======== EXTRAIT SOURCE

Présentation des faits1
Dans le cadre d’une vente d’immeubles, le vendeur a accordé à la Société D. un droit de préférence pour un certain lot d’immeubles.
Le vendeur et la Société R., étant au courant du pacte de préférence, décident de proposer les immeubles à la Société D. pour un « prix irréaliste et très exagéré », en « espérant et même en sachant que la société » D. ne l’accepterait pas.
La Société D., n’a effectivement pas accepté cette offre et un contrat de vente a été conclu entre le vendeur et la société R.
Décision de la Cour
La Cour de Cassation a confirmé la décision des juges d’appel.
Ceux-ci ont considéré que le vendeur a méconnu de manière fautive le droit de préférence de la société D.
De plus, ils ont constaté que la société R. connaissait et devait connaitre l’existence de ce droit et a participé à sa violation ou à tout le moins, y a activement contribué.

================
======== DONNÉES ENREGISTRÉES

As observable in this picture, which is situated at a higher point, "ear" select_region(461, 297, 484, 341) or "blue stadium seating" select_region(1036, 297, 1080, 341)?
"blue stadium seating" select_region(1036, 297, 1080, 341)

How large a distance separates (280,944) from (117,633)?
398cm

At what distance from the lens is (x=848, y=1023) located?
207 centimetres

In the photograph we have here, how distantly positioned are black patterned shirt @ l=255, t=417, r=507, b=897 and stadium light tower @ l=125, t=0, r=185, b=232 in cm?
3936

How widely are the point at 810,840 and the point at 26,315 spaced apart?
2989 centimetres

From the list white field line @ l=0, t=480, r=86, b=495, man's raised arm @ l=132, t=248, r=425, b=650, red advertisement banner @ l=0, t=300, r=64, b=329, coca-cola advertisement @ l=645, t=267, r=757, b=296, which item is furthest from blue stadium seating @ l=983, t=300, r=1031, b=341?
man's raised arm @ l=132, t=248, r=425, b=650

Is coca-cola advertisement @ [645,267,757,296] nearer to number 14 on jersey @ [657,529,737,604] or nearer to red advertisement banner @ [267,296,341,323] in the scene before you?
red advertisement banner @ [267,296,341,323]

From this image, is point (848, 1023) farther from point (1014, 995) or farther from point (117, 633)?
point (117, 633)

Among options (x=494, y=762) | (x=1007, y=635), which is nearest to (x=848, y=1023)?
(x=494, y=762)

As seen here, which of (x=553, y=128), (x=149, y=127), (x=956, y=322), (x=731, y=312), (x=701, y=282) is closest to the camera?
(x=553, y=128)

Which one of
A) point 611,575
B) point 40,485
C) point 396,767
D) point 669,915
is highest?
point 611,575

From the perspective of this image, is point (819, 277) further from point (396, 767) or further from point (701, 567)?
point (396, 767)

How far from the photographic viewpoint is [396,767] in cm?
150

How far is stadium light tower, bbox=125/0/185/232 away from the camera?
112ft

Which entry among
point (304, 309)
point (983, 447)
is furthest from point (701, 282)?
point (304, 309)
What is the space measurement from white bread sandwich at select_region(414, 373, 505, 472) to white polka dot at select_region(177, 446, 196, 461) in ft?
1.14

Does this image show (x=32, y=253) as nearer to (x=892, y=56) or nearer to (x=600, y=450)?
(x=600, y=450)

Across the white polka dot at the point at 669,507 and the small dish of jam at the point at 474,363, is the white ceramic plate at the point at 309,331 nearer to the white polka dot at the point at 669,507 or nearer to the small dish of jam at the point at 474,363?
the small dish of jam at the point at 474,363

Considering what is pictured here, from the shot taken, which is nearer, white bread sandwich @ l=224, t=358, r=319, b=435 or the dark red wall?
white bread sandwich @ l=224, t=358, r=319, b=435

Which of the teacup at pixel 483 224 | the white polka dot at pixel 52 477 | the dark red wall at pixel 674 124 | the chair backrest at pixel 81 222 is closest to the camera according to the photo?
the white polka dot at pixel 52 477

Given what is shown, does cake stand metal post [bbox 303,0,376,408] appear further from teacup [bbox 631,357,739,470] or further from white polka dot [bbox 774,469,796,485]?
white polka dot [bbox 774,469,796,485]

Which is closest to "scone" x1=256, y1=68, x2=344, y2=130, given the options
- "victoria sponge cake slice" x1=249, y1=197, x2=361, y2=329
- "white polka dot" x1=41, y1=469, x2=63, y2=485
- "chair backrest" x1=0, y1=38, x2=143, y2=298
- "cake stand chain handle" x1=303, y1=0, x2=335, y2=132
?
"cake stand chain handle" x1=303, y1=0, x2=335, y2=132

================

[OBJECTIF A]
Ces trois affirmations concordent-elles avec l’extrait sur le droit de préférence ? (i) La Société D. a accepté l’offre du vendeur. (ii) La Cour de cassation a confirmé la décision des juges d’appel. (iii) La Société R. ignorait l’existence du pacte de préférence. Répondez par oui ou non à chacune, en citant mot pour mot les termes décisifs de l’extrait.
[OBJECTIF B]
Prolongez l’extrait sur le droit de préférence à partir de sa dernière phrase.

[RÉPONSE A]
(i) Non : « La Société D., n’a effectivement pas accepté cette offre »
(ii) Oui : « La Cour de Cassation a confirmé la décision des juges d’appel. »
(iii) Non : « Le vendeur et la Société R., étant au courant du pacte de préférence »

[RÉPONSE B]
Ils décident de prononcer la nullité du contrat de vente intervenu entre le vendeur et la société R.
Bon à savoir
Dans le cadre d’une vente d’immeuble, le pacte de préférence est « une convention par laquelle le vendeur s’engage (…) à donner la préférence au bénéficiaire du pacte (…) »2.
La conclusion de ce pacte fait naître une obligation dans le chef du propriétaire. Le candidat acheteur sera privilégié et aura la possibilité d’acheter l’immeuble de préférence par rapport aux autres candidats.
En cas de manquement à cette obligation, par exemple si le propriétaire vend directement à une tierce personne, le bénéficiaire du pacte ne peut obtenir que des dommages et intérêts si le tiers est de bonne foi.
Par contre, si le tiers avait connaissance de ce pacte, l’annulation de la vente peut être demandée en justice. En effet, le tiers qui participe à la rupture de contrat pourra être rendu responsable sur base des articles 1382 et 1383 du Code civil.
La mauvaise foi du tiers-acquéreur bloque l’acquisition du bien. Il s’agit de l’application de la théorie de la tierce-complicité, autorisant la nullité dans les cas où le tiers est de mauvaise foi3.
Ndlr. : la présente analyse juridique vaut sous toute réserve généralement quelconque.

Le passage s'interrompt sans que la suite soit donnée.